I'm pretty sure the misalignment is the cause of this problem.

Update: after using cuda-memcheck I'm sure the problem is misalignment:

========= Invalid __global__ read of size 16
=========     at 0x00000060 in kernel(float const *, float*, int)
=========     by thread (4,0,0) in block (7,0,0)
=========     Address 0xb043638bc is misaligned

vector

cuda

bandwidth

nvcc

asked on Stack Overflow Sep 25, 2015 by

Spiros • edited Sep 27, 2015 by

Spiros

1 Answer

The problem is that the nvcc compiler is unable to resolve the base address for the vector load in your kernel. This can be a bug or is just an inadequacy.

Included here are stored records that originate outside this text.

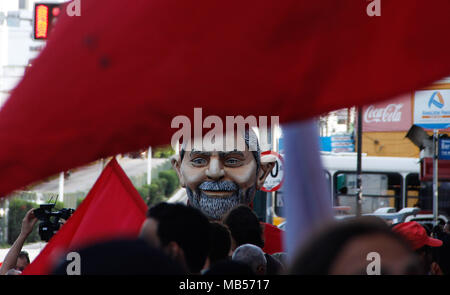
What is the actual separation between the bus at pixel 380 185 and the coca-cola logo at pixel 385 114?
14.3 ft

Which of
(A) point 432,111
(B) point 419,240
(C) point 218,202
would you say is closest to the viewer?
(B) point 419,240

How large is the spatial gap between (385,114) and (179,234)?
1872cm

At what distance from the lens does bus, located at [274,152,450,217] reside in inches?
571

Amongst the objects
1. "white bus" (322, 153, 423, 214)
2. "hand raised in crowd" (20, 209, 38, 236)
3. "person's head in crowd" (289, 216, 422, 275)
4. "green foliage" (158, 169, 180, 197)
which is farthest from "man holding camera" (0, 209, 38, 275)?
"green foliage" (158, 169, 180, 197)

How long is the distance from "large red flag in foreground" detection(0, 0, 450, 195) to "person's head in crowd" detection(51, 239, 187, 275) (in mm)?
242

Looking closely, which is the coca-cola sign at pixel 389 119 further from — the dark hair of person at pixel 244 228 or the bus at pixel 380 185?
the dark hair of person at pixel 244 228

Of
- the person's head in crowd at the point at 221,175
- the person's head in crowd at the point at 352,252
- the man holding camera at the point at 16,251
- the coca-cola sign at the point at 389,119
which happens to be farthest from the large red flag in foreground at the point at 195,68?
the coca-cola sign at the point at 389,119

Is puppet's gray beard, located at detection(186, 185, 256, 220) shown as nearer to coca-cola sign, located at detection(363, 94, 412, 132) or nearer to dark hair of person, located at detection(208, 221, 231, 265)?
dark hair of person, located at detection(208, 221, 231, 265)

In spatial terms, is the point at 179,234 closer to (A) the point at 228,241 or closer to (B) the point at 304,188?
(B) the point at 304,188

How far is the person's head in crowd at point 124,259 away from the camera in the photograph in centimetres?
128

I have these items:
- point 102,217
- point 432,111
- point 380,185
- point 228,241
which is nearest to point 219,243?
point 228,241

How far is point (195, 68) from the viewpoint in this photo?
147cm
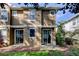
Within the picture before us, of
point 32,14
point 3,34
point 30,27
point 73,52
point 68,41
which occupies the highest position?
point 32,14

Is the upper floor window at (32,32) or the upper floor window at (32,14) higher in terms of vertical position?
the upper floor window at (32,14)

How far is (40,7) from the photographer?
258cm

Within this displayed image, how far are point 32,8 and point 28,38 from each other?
45 centimetres

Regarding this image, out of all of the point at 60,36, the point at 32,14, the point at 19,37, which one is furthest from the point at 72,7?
the point at 19,37

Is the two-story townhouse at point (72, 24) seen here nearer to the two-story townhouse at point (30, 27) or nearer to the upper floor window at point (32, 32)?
the two-story townhouse at point (30, 27)

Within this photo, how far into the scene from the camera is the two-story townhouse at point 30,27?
8.38 ft

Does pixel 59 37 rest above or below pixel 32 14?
below

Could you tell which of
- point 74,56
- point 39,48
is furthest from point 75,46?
point 39,48

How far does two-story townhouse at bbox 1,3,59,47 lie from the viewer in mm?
2553

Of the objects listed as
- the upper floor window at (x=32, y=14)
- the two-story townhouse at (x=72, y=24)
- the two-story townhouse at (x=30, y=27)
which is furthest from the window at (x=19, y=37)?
the two-story townhouse at (x=72, y=24)

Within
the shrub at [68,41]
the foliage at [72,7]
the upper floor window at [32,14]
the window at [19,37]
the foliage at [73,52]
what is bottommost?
the foliage at [73,52]

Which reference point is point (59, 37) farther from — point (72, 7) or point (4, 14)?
point (4, 14)

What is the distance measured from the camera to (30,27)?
2.56 m

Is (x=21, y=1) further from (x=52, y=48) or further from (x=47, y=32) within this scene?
(x=52, y=48)
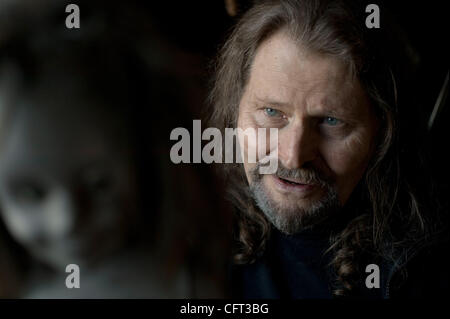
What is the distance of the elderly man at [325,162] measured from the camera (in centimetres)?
81

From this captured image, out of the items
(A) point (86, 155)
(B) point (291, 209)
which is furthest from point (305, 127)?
(A) point (86, 155)

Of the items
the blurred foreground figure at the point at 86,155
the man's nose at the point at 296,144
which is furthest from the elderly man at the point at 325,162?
the blurred foreground figure at the point at 86,155

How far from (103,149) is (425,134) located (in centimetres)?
61

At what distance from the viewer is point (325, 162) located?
866mm

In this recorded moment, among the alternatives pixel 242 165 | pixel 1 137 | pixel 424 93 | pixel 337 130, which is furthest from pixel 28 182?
pixel 424 93

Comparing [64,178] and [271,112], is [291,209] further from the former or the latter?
[64,178]

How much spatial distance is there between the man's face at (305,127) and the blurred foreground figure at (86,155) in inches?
8.2

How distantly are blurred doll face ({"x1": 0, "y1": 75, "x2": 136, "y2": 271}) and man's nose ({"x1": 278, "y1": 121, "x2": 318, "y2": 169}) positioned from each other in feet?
0.90

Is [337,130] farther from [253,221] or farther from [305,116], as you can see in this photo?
[253,221]

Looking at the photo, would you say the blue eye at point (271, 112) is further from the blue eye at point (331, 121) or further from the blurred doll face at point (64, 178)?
the blurred doll face at point (64, 178)

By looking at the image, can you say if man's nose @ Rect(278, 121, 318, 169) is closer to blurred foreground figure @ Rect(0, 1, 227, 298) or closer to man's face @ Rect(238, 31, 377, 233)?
man's face @ Rect(238, 31, 377, 233)

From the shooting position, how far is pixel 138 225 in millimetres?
695

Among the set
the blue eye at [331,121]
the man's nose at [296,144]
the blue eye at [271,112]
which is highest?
the blue eye at [271,112]

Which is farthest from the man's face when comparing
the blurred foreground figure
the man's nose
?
the blurred foreground figure
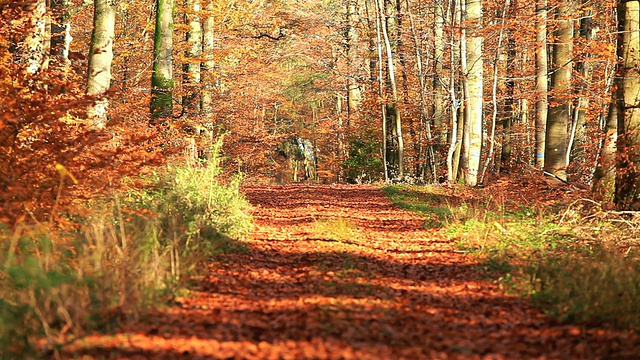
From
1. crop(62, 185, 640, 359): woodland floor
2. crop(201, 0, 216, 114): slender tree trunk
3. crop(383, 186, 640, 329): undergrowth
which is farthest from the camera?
crop(201, 0, 216, 114): slender tree trunk

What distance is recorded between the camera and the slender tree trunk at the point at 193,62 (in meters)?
22.2

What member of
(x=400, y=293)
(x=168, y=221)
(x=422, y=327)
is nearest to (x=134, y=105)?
(x=168, y=221)

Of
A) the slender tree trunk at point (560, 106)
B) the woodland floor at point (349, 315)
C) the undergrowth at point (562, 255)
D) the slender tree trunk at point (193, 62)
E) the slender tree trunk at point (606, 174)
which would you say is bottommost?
the woodland floor at point (349, 315)

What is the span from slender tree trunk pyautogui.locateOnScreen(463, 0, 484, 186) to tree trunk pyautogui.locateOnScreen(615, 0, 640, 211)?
7.25 metres

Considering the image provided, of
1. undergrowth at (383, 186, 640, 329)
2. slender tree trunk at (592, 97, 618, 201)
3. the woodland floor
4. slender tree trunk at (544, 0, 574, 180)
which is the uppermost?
slender tree trunk at (544, 0, 574, 180)

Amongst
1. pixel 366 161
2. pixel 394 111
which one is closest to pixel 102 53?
pixel 394 111

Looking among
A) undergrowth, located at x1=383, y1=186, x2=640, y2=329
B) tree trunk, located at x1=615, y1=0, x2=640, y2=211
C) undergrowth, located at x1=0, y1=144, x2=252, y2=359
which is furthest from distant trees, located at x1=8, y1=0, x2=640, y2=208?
undergrowth, located at x1=0, y1=144, x2=252, y2=359

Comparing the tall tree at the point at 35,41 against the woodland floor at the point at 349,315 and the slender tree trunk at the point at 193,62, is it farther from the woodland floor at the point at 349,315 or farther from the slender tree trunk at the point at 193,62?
the slender tree trunk at the point at 193,62

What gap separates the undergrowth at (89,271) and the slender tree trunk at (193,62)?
13.2m

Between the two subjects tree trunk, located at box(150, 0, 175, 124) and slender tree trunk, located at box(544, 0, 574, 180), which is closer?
slender tree trunk, located at box(544, 0, 574, 180)

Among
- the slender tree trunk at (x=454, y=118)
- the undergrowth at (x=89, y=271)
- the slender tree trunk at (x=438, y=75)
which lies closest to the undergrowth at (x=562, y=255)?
the undergrowth at (x=89, y=271)

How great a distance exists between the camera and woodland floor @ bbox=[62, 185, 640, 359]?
16.2 feet

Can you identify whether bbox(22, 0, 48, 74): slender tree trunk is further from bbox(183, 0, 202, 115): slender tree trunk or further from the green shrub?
the green shrub

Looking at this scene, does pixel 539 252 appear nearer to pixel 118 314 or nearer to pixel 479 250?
pixel 479 250
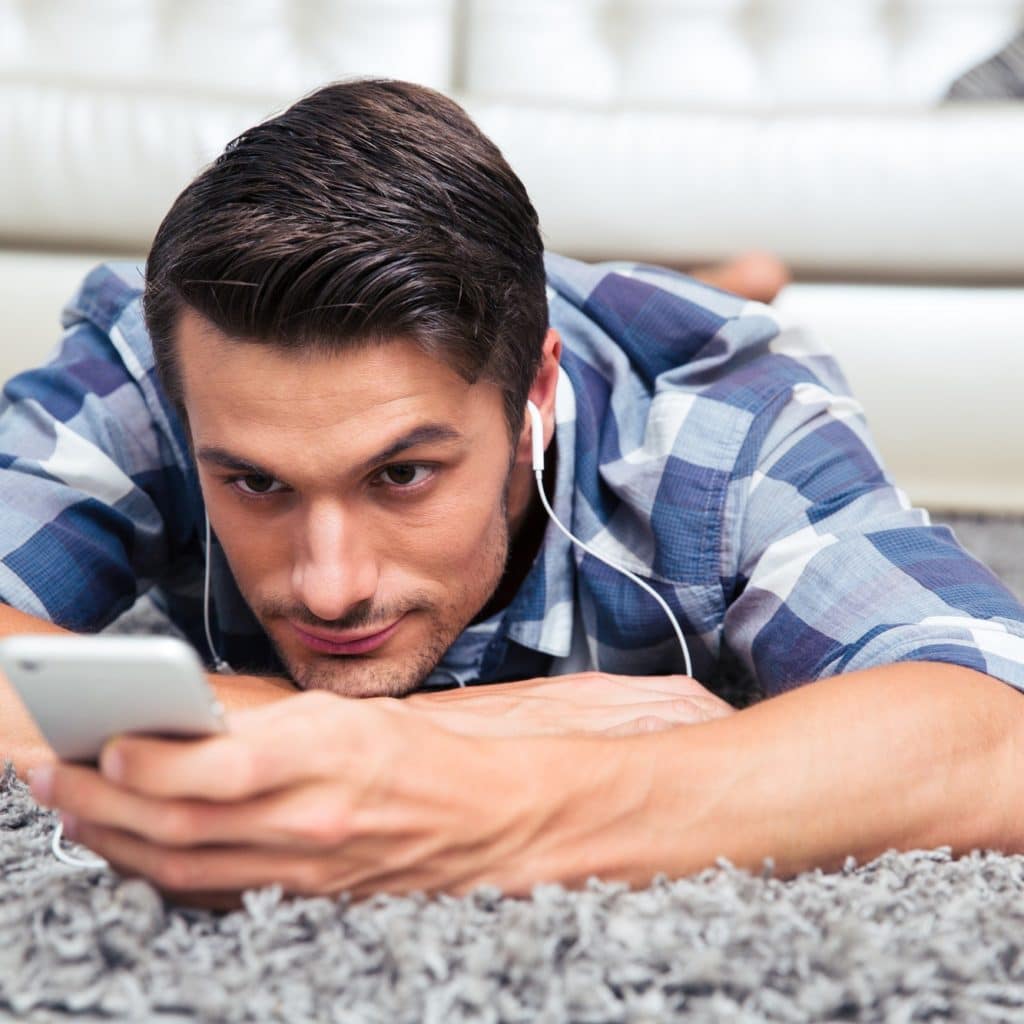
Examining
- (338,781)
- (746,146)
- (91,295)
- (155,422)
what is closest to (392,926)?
(338,781)

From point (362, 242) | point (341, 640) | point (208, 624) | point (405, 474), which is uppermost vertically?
point (362, 242)

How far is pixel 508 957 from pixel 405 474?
40 centimetres

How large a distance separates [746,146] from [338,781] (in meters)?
1.25

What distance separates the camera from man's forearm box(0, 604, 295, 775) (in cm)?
79

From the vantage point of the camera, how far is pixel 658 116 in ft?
5.32

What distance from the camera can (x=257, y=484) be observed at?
0.87m

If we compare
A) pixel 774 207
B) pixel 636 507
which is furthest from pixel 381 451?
pixel 774 207

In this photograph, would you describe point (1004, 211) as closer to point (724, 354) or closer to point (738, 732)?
point (724, 354)

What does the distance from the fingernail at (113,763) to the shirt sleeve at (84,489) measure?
46 cm

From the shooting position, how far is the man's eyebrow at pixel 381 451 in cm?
83

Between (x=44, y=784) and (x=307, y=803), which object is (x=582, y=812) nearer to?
(x=307, y=803)

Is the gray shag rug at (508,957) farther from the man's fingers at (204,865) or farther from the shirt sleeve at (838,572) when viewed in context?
the shirt sleeve at (838,572)

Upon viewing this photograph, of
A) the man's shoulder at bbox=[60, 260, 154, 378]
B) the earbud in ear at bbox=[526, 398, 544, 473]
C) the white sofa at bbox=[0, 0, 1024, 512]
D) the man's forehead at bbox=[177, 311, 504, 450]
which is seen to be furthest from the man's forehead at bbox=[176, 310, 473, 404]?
the white sofa at bbox=[0, 0, 1024, 512]

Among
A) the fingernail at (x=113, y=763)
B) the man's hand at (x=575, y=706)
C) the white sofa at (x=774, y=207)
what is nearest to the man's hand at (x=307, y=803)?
the fingernail at (x=113, y=763)
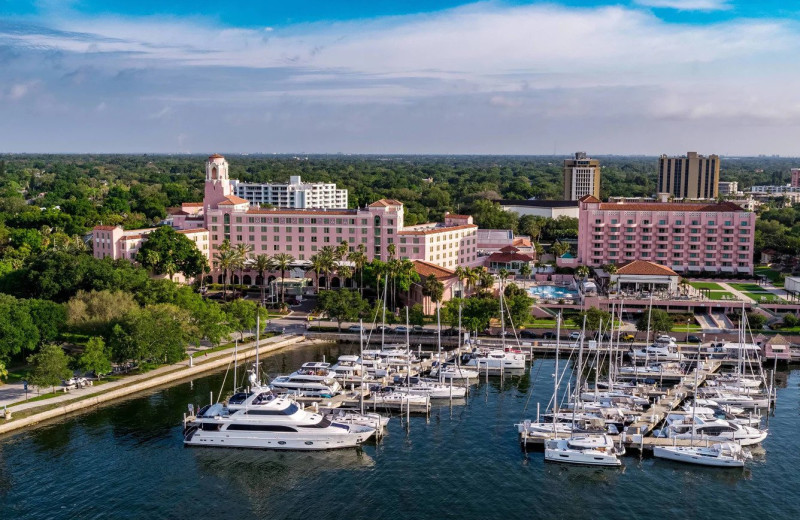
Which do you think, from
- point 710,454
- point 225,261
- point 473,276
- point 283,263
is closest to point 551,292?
point 473,276

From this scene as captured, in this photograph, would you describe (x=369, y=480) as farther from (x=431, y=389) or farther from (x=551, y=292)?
(x=551, y=292)

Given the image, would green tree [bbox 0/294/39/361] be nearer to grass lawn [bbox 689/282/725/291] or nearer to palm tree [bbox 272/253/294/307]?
palm tree [bbox 272/253/294/307]

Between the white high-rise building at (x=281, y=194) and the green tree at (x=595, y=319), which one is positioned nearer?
the green tree at (x=595, y=319)

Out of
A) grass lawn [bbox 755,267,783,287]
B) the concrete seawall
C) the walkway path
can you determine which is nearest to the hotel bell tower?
the concrete seawall

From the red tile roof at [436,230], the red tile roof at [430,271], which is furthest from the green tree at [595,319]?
the red tile roof at [436,230]

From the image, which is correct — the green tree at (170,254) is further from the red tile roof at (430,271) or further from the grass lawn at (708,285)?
the grass lawn at (708,285)

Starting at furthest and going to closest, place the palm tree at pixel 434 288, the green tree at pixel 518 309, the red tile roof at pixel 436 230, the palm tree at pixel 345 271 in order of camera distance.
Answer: the red tile roof at pixel 436 230 < the palm tree at pixel 345 271 < the palm tree at pixel 434 288 < the green tree at pixel 518 309
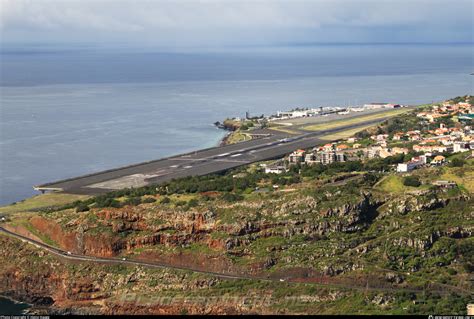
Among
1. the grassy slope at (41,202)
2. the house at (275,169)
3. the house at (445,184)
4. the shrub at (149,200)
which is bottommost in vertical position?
the grassy slope at (41,202)

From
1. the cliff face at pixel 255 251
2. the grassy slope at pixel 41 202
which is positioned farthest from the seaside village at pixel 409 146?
the grassy slope at pixel 41 202

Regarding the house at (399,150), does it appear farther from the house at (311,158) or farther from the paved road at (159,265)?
the paved road at (159,265)

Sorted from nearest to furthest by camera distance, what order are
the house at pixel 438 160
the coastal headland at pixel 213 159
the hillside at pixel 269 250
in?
1. the hillside at pixel 269 250
2. the house at pixel 438 160
3. the coastal headland at pixel 213 159

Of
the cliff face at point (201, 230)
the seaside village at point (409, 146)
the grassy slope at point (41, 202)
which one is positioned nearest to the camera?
the cliff face at point (201, 230)

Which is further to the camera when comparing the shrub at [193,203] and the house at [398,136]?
the house at [398,136]

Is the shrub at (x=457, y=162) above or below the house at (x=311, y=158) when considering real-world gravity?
above

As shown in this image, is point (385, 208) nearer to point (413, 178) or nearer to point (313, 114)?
point (413, 178)

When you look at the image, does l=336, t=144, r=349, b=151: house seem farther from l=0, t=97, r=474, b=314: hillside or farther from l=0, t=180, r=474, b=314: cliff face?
l=0, t=180, r=474, b=314: cliff face
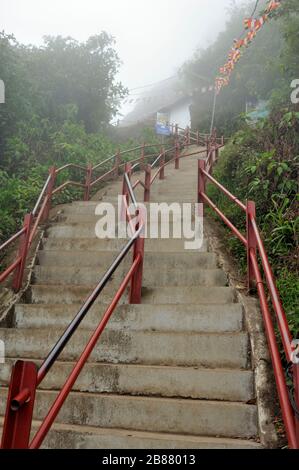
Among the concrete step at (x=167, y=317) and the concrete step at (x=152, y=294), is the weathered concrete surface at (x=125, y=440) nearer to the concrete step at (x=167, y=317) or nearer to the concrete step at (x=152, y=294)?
the concrete step at (x=167, y=317)

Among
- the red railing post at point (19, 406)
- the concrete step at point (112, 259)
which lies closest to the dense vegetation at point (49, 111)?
the concrete step at point (112, 259)

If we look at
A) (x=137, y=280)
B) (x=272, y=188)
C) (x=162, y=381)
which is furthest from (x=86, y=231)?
(x=162, y=381)

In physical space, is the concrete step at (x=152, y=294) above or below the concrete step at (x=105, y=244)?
below

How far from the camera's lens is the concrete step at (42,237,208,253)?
15.3ft

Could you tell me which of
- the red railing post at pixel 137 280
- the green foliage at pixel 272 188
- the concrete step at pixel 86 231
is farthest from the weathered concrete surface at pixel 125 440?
the concrete step at pixel 86 231

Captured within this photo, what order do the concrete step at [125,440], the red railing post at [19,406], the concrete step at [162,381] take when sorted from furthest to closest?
the concrete step at [162,381] < the concrete step at [125,440] < the red railing post at [19,406]

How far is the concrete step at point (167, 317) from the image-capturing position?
328 centimetres

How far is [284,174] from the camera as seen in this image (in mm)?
5152

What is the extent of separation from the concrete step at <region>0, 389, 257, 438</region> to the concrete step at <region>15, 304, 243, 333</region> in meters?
0.70

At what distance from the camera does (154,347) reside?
3.12m

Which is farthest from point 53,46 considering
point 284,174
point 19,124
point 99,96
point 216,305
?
point 216,305

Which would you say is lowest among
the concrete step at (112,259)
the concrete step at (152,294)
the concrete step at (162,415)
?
the concrete step at (162,415)

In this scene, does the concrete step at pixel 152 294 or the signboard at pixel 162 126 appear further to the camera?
the signboard at pixel 162 126

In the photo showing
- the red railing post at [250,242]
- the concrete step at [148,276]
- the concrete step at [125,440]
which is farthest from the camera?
the concrete step at [148,276]
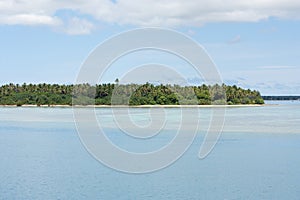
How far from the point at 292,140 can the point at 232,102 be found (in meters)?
59.2

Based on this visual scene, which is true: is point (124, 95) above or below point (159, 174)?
above

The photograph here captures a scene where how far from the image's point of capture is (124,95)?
2995 inches

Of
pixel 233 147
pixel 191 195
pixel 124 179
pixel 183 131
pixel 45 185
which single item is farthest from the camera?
pixel 183 131

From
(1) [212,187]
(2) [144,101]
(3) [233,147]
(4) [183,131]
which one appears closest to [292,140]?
(3) [233,147]

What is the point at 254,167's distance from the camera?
54.1 feet

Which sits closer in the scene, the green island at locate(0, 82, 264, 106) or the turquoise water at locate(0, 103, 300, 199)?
the turquoise water at locate(0, 103, 300, 199)

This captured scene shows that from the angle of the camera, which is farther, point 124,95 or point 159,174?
point 124,95

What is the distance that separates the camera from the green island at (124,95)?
7288 cm

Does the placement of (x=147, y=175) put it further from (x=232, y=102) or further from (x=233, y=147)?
(x=232, y=102)

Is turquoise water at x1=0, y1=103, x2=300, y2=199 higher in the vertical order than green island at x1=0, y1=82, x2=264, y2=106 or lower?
lower

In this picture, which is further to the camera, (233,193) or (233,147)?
(233,147)

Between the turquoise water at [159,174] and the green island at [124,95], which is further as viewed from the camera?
Result: the green island at [124,95]

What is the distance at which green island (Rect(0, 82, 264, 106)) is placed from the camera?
72.9 metres

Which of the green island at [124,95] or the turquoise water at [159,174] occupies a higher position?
the green island at [124,95]
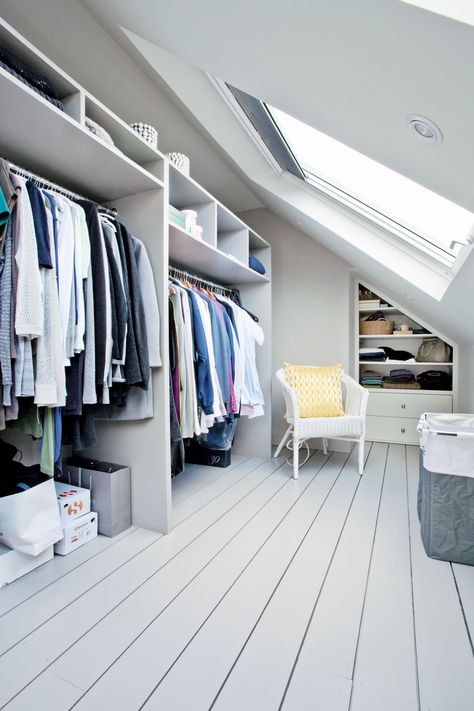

I modified your code a little bit:

  __global__ void kernel2(const float* input, float* output, int size)
  {
      int i = (blockDim.x*blockIdx.x + threadIdx.x);
      float values[6];
      float res[4];

      // Load values
      values[0] = *(input+(i*4)-1);
      float4 test  =*(reinterpret_cast<const float4*>(input)+i);
      values[5] = *(input+(i*4)+4);
      values[1] = test.x;
      values[2] = test.y;
      values[3] = test.z;
      values[4] = test.w;
      // Compute result
      res[0] = values[0]+values[2];
      res[1] = values[1]+values[3];
      res[2] = values[2]+values[4];
      res[3] = values[3]+values[5];

      // Store result
      *(reinterpret_cast<float4*>(output)+i) = *reinterpret_cast<const float4*>(res);
  }

The kernel code compiled to ptx:

  .visible .entry _Z7kernel2PKfPfi(
          .param .u64 _Z7kernel2PKfPfi_param_0,
          .param .u64 _Z7kernel2PKfPfi_param_1,
          .param .u32 _Z7kernel2PKfPfi_param_2
  )
  {
          .reg .f32       %f<15>;
          .reg .b32       %r<7>;
          .reg .b64       %rd<10>;
          ld.param.u64    %rd1, [_Z7kernel2PKfPfi_param_0];
          ld.param.u64    %rd2, [_Z7kernel2PKfPfi_param_1];
          mov.u32         %r1, %ntid.x;
          mov.u32         %r2, %ctaid.x;
          mov.u32         %r3, %tid.x;
          mad.lo.s32      %r4, %r2, %r1, %r3;
          shl.b32         %r5, %r4, 2;
          add.s32         %r6, %r5, -1;
          mul.wide.s32    %rd3, %r6, 4;
          cvta.to.global.u64      %rd4, %rd1;
          add.s64         %rd5, %rd4, %rd3;
          ld.global.f32   %f1, [%rd5];
          mul.wide.s32    %rd6, %r4, 16;
          add.s64         %rd7, %rd4, %rd6;
          ld.global.v4.f32        {%f2, %f3, %f4, %f5}, [%rd7];
          ld.global.f32   %f10, [%rd5+20];
          cvta.to.global.u64      %rd8, %rd2;
          add.s64         %rd9, %rd8, %rd6;
          add.f32         %f11, %f3, %f5;
          add.f32         %f12, %f2, %f4;
          add.f32         %f13, %f4, %f10;
          add.f32         %f14, %f1, %f3;
          st.global.v4.f32        [%rd9], {%f14, %f12, %f11, %f13};
          ret;
  }

You can see nicely how the addresses for the load are computed (%rd6 and %rd8).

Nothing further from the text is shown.